Begegnungen und Gemeinschaftsorte in Klein- und Mittelstädten

Factsheet #2 | 2025

Soziale Begegnungen und die Verfügbarkeit von Gemeinschaftsorten können das Zusammenleben und Integrationsprozesse beeinflussen.
Um Begegnungen zu ermöglichen braucht es unterschiedliche Orte der Zusammenkunft. Klein- und Mittelstädte stehen dabei vor besonderen Herausforderungen.

Handlungsimpulse

Ambivalenzen von Begegnungen bedenken

Begegnungen im Alltag können spontan oder geplant erfolgen und eine große Bandbreite unterschiedlicher Formen annehmen. Sie reichen vom gegenseitigen Wahrnehmen, über das Grüßen, Wiedererkennen, miteinander sprechen bis hin zu gemeinsamen Aktivitäten. Begegnungen können zum gegenseitigen Kennenlernen und dem Vertrauen zwischen Zugewanderten und Alt-eingesessenen beitragen, sie helfen Vorurteile abzubauen, können aber auch Konflikte hervorrufen. Die Wirkungen von Begegnungen sind also vielfältig und ambivalent.

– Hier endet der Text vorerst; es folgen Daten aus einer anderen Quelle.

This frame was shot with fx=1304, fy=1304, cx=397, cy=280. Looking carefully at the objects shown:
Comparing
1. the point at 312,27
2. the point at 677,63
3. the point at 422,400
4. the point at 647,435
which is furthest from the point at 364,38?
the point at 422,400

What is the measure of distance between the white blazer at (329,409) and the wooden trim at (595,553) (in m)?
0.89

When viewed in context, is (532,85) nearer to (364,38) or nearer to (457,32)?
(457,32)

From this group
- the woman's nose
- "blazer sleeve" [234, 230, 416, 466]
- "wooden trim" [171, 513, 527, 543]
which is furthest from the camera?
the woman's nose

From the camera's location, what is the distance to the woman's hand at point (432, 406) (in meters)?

Bedingungen für Begegnungen schaffen

Öffentliche Räume sind Orte und Schauplatz sozialer Begegnungen. Sie können für die Konstitution gemeinschaftlichen Zusammenlebens in der Einwanderungsgesellschaft von großer Bedeutung sein. Daher sollten bei der Planung öffentlicher Räume Faktoren wie Zugänglichkeit, Größe, (gefühlte) Sicherheit und Nutzungsvielfalt berücksichtigt werden.
Besonders Kleinstädten mangelt es oft an attraktiven öffentlichen Räumen, die spontane Begegnungen und den Aufenthalt fördern. Häufig wird der Zugang zu gemeinschaftlichen Orten wie Vereinshäusern oder Begegnungszentren durch mangelnde Erreichbarkeit, etwa durch schlechten ÖPNV zusätzlich erschwert.  Zur Förderung des sozialen Zusammenlebens, sollten Orte der Zusammenkunft, ihre Erreichbarkeit und Nutzungsvielfalt daher gestärkt werden.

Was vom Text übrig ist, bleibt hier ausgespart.